*DIRECTIONS*:
In the records below, find the line containing "Free blackberry porn" and return it together with every later line, exactly as written; pictures are to be omitted.

Short web captions
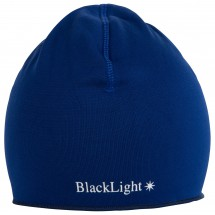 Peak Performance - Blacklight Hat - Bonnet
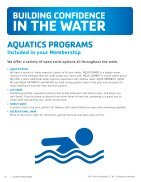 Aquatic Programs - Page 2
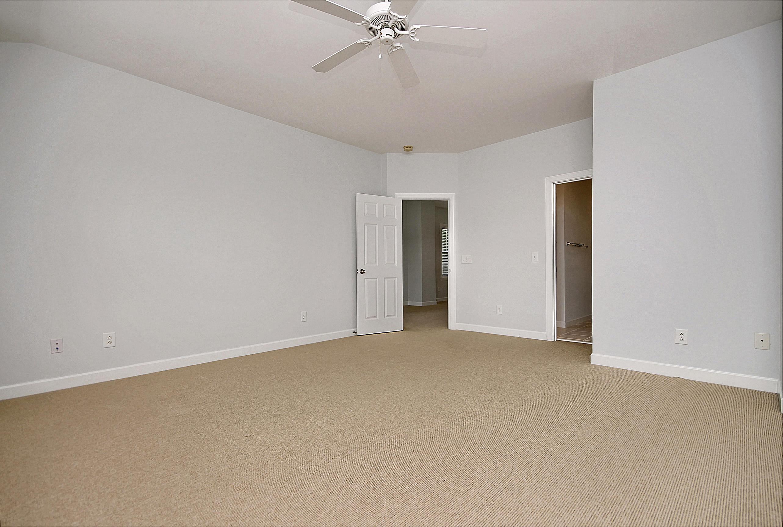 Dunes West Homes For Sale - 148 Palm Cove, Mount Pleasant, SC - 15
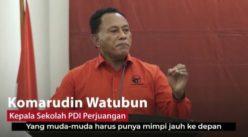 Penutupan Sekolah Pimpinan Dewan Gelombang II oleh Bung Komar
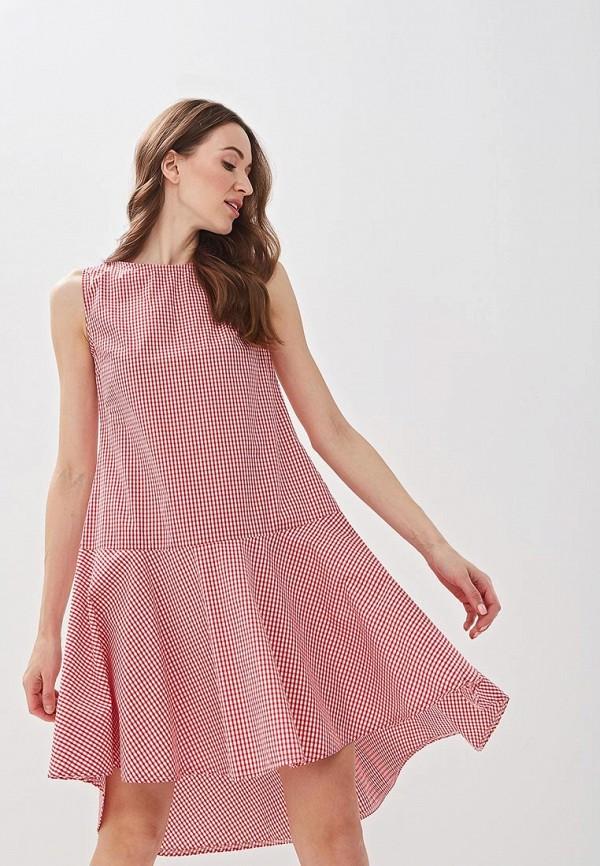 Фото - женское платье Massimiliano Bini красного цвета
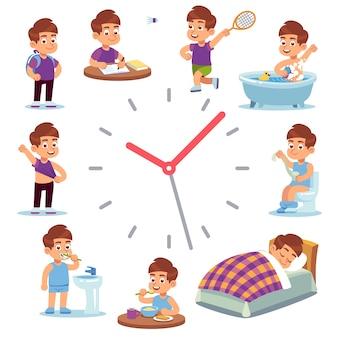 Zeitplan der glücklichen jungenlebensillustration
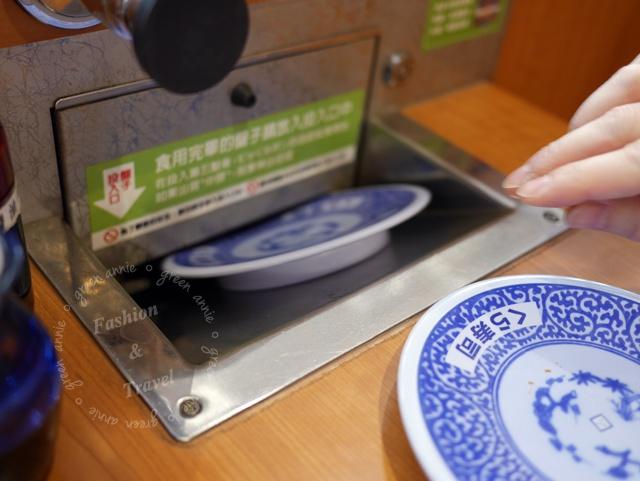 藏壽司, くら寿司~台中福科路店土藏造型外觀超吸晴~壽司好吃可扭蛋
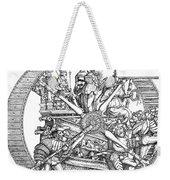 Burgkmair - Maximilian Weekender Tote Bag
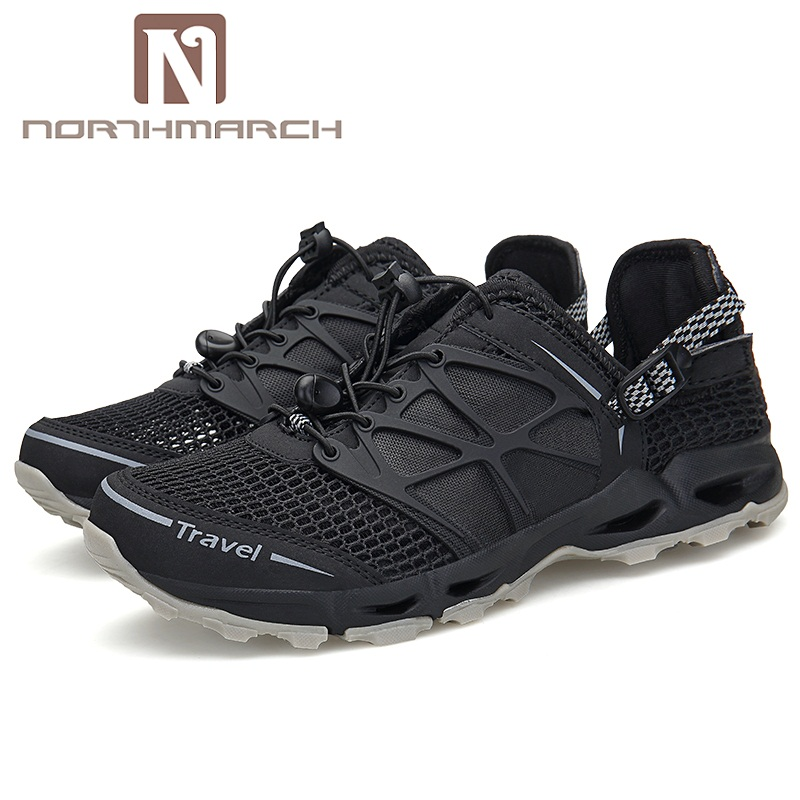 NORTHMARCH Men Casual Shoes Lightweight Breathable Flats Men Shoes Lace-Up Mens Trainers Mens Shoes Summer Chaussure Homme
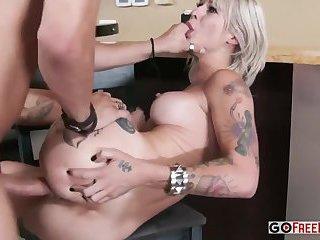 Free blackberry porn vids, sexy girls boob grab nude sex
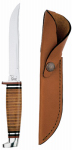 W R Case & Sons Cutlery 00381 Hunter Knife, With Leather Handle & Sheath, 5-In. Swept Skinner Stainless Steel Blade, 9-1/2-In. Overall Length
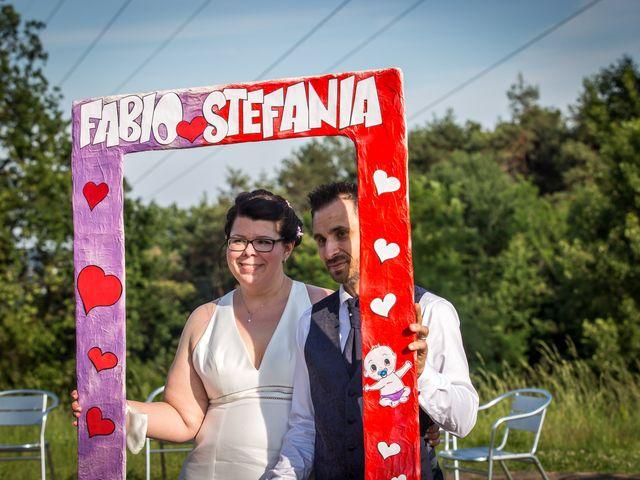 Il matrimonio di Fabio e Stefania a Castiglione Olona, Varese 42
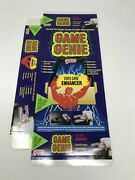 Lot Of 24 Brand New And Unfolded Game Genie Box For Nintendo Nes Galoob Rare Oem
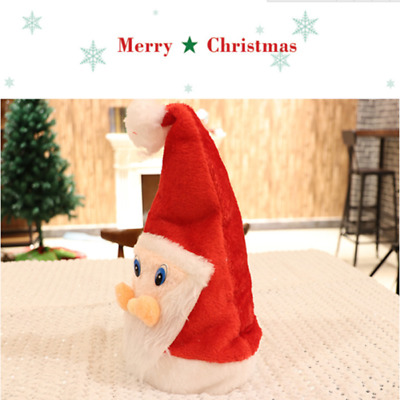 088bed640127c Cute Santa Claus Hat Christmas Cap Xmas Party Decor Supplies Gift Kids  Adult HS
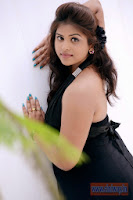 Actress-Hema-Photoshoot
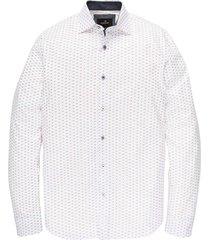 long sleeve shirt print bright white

*EXERCISE ANSWER*:
 Free blackberry porn vids, sexy girls boob grab nude sex
 W R Case & Sons Cutlery 00381 Hunter Knife, With Leather Handle & Sheath, 5-In. Swept Skinner Stainless Steel Blade, 9-1/2-In. Overall Length
 Il matrimonio di Fabio e Stefania a Castiglione Olona, Varese 42
 Lot Of 24 Brand New And Unfolded Game Genie Box For Nintendo Nes Galoob Rare Oem
 088bed640127c Cute Santa Claus Hat Christmas Cap Xmas Party Decor Supplies Gift Kids  Adult HS
 Actress-Hema-Photoshoot
 long sleeve shirt print bright white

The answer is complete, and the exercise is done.